>> start Data to use

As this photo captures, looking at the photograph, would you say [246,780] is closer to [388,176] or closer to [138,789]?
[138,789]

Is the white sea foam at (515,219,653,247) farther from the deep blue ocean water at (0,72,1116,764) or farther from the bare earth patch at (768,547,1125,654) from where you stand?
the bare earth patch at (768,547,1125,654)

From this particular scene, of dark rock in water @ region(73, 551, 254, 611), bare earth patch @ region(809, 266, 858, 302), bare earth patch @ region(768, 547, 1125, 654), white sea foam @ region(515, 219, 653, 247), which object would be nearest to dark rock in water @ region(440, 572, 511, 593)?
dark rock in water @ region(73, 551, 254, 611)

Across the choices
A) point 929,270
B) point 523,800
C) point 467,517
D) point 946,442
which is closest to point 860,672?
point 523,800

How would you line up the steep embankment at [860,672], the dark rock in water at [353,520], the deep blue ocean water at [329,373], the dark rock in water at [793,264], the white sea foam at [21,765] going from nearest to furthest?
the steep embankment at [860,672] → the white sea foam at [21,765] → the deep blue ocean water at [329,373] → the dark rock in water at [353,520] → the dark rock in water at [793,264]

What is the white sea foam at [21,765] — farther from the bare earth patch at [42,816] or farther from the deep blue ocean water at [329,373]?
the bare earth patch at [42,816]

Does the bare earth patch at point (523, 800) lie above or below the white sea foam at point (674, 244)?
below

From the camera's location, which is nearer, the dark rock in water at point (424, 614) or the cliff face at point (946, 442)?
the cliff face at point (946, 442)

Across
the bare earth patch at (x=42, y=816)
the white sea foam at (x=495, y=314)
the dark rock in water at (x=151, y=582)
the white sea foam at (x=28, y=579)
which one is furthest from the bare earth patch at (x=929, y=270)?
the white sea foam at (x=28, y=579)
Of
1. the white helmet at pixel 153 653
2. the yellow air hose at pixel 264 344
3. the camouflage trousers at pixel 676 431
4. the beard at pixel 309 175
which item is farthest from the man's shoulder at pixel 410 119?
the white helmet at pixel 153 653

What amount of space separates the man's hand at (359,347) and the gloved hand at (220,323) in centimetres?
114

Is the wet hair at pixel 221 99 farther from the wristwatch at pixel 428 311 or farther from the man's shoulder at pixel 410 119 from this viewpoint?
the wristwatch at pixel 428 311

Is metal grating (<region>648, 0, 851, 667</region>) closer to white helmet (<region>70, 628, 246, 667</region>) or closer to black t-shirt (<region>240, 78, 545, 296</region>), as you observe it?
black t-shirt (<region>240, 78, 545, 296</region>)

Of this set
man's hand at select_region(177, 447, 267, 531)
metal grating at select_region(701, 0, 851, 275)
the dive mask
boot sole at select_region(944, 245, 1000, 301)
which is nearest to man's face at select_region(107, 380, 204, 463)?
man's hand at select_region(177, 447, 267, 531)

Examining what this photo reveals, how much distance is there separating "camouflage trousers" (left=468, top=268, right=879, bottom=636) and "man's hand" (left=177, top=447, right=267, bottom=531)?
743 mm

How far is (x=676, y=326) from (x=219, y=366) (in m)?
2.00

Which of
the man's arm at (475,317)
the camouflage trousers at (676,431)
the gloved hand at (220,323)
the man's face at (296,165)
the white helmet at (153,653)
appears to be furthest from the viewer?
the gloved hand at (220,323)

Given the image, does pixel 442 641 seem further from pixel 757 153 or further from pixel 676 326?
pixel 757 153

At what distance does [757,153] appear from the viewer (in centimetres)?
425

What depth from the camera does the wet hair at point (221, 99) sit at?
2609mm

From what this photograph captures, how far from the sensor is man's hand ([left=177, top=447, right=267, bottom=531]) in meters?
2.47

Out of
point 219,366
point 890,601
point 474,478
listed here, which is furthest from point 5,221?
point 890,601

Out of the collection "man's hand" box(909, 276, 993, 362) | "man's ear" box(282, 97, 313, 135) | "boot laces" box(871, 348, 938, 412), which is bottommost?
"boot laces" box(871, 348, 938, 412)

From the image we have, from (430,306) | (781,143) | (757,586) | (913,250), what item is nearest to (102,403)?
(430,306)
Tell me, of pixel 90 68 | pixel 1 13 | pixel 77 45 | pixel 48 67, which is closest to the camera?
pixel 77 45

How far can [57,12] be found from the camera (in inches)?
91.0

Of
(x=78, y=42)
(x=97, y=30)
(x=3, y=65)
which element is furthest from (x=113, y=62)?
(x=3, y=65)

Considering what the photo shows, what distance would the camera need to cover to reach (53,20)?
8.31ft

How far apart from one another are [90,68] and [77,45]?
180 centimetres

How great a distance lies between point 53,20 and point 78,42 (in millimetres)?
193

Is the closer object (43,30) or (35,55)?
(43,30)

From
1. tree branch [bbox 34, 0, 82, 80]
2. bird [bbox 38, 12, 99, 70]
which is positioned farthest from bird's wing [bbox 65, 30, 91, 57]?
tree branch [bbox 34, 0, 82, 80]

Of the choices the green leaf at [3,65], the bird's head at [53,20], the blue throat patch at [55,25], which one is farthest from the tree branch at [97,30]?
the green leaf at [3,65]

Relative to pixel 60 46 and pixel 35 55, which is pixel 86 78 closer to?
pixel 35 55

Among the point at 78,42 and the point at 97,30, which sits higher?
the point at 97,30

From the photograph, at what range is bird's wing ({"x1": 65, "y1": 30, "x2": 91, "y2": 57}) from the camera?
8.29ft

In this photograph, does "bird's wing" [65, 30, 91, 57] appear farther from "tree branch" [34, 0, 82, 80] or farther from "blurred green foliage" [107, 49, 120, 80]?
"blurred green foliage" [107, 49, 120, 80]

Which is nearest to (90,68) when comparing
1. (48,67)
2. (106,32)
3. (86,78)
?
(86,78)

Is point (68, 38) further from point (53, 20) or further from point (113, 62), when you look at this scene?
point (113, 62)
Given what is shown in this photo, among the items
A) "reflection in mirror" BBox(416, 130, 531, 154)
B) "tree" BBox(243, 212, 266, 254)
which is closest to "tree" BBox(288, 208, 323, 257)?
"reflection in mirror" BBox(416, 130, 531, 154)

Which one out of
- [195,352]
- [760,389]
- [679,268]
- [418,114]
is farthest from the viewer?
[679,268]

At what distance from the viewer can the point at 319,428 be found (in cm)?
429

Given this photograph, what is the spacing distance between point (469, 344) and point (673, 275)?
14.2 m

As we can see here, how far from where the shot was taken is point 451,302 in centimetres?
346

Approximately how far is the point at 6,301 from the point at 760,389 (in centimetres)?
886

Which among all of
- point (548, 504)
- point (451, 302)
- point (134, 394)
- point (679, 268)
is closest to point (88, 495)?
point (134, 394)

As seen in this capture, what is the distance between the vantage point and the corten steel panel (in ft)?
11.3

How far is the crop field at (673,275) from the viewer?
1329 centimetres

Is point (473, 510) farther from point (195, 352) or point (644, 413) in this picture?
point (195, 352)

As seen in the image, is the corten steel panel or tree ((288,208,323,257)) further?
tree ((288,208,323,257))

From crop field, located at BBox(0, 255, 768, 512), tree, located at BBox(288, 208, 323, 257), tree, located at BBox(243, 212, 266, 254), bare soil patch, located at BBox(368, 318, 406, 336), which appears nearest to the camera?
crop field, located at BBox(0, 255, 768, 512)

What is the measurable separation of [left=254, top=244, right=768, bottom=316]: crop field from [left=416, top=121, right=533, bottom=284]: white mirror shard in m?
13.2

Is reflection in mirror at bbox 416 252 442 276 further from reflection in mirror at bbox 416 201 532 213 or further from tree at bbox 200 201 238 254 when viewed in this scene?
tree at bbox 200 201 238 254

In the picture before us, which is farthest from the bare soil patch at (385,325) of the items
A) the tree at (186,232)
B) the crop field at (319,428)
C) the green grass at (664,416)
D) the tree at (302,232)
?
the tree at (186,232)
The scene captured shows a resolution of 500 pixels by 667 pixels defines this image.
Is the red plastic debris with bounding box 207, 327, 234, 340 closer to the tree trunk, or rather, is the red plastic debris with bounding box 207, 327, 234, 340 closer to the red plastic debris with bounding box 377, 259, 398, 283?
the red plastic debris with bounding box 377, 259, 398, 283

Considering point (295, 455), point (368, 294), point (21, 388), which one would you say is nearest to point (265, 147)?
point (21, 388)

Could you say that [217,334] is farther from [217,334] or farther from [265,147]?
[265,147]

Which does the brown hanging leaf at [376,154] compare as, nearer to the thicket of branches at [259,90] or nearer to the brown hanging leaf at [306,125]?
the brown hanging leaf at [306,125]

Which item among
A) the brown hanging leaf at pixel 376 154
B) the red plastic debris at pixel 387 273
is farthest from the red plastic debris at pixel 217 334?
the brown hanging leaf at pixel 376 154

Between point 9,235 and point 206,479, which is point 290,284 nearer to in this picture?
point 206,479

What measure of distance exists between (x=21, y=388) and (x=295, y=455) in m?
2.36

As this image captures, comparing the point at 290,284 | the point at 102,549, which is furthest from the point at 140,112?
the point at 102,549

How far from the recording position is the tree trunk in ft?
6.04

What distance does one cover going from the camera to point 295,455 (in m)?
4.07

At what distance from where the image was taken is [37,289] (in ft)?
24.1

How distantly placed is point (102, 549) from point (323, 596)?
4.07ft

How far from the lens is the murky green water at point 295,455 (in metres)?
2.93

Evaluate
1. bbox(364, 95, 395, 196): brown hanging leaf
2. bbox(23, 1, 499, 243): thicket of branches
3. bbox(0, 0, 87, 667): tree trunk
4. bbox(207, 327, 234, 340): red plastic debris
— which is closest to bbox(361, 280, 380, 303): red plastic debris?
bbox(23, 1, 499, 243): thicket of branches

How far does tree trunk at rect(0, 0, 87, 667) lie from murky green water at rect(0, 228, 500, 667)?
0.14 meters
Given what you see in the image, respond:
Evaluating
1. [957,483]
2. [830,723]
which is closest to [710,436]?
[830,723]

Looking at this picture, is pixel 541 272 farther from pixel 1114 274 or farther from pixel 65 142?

>> end Data to use

Instruction:
Change "murky green water" to "dark green water" in the lines from the one containing "How far does" through the end of the entries, and leave everything else as it is.

Written answer:
How far does tree trunk at rect(0, 0, 87, 667) lie from dark green water at rect(0, 228, 500, 667)?
0.14 meters
Given what you see in the image, respond:
Evaluating
1. [957,483]
2. [830,723]
which is closest to [710,436]?
[830,723]

Looking at this picture, is pixel 541 272 farther from pixel 1114 274 or farther from pixel 65 142?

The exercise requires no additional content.